Problem statement:
Arrange the lines of the listing below as a single numbered list, leaving out the blank lines.
begin
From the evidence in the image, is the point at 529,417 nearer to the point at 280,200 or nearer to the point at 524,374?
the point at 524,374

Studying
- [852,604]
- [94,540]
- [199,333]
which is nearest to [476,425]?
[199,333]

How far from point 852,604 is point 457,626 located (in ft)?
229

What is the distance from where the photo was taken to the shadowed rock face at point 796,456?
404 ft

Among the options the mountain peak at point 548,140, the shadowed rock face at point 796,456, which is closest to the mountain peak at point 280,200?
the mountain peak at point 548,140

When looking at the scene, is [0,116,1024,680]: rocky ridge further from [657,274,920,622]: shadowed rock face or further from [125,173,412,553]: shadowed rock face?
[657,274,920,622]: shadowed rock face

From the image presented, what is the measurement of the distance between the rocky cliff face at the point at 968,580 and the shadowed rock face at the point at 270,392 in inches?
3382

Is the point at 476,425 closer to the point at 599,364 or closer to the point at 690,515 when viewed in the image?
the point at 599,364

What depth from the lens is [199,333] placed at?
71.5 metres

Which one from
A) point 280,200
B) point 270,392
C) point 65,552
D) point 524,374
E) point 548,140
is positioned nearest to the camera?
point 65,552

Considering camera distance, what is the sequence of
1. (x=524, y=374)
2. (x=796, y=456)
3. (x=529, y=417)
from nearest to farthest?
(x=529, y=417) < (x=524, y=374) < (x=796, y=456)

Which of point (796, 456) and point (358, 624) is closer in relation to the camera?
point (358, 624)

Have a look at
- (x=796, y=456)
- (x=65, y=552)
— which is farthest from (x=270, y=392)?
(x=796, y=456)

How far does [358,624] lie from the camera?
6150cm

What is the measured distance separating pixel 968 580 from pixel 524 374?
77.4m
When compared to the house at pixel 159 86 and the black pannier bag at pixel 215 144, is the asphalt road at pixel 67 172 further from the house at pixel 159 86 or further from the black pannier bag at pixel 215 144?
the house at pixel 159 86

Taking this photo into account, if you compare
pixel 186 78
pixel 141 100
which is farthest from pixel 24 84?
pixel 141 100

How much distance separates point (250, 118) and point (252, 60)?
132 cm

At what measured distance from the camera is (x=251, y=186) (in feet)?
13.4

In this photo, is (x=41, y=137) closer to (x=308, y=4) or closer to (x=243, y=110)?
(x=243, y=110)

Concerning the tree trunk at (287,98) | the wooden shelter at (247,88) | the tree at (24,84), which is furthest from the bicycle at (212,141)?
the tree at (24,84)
end
Correct output:
1. From the evidence in the image, is the point at 529,417 nearer to the point at 280,200 or nearer to the point at 524,374?
2. the point at 524,374
3. Studying
4. - [852,604]
5. - [94,540]
6. - [199,333]
7. which is nearest to [476,425]?
8. [199,333]
9. How far from point 852,604 is point 457,626 located (in ft)?
10. 229
11. What is the distance from where the photo was taken to the shadowed rock face at point 796,456?
12. 404 ft
13. Among the options the mountain peak at point 548,140, the shadowed rock face at point 796,456, which is closest to the mountain peak at point 280,200?
14. the mountain peak at point 548,140
15. When looking at the scene, is [0,116,1024,680]: rocky ridge further from [657,274,920,622]: shadowed rock face or further from [125,173,412,553]: shadowed rock face?
16. [657,274,920,622]: shadowed rock face
17. From the image presented, what is the measurement of the distance between the rocky cliff face at the point at 968,580 and the shadowed rock face at the point at 270,392 in inches?
18. 3382
19. Is the point at 476,425 closer to the point at 599,364 or closer to the point at 690,515 when viewed in the image?
20. the point at 599,364
21. What depth from the lens is [199,333] placed at?
22. 71.5 metres
23. Which one from
24. A) point 280,200
25. B) point 270,392
26. C) point 65,552
27. D) point 524,374
28. E) point 548,140
29. is positioned nearest to the camera?
30. point 65,552
31. Considering camera distance, what is the sequence of
32. 1. (x=524, y=374)
33. 2. (x=796, y=456)
34. 3. (x=529, y=417)
35. from nearest to farthest?
36. (x=529, y=417) < (x=524, y=374) < (x=796, y=456)
37. Which of point (796, 456) and point (358, 624) is closer in relation to the camera?
38. point (358, 624)
39. Have a look at
40. - (x=796, y=456)
41. - (x=65, y=552)
42. — which is farthest from (x=270, y=392)?
43. (x=796, y=456)
44. How far does [358,624] lie from the camera?
45. 6150cm
46. What is the measured distance separating pixel 968 580 from pixel 524 374?
47. 77.4m
48. When compared to the house at pixel 159 86 and the black pannier bag at pixel 215 144, is the asphalt road at pixel 67 172 further from the house at pixel 159 86 or further from the black pannier bag at pixel 215 144?
49. the house at pixel 159 86
50. Taking this photo into account, if you compare
51. pixel 186 78
52. pixel 141 100
53. which is farthest from pixel 24 84?
54. pixel 141 100
55. How much distance separates point (250, 118) and point (252, 60)?
56. 132 cm
57. At what measured distance from the camera is (x=251, y=186) (in feet)?
58. 13.4
59. In this photo, is (x=41, y=137) closer to (x=308, y=4) or closer to (x=243, y=110)?
60. (x=243, y=110)
61. Concerning the tree trunk at (287,98) | the wooden shelter at (247,88) | the tree at (24,84), which is furthest from the bicycle at (212,141)?
62. the tree at (24,84)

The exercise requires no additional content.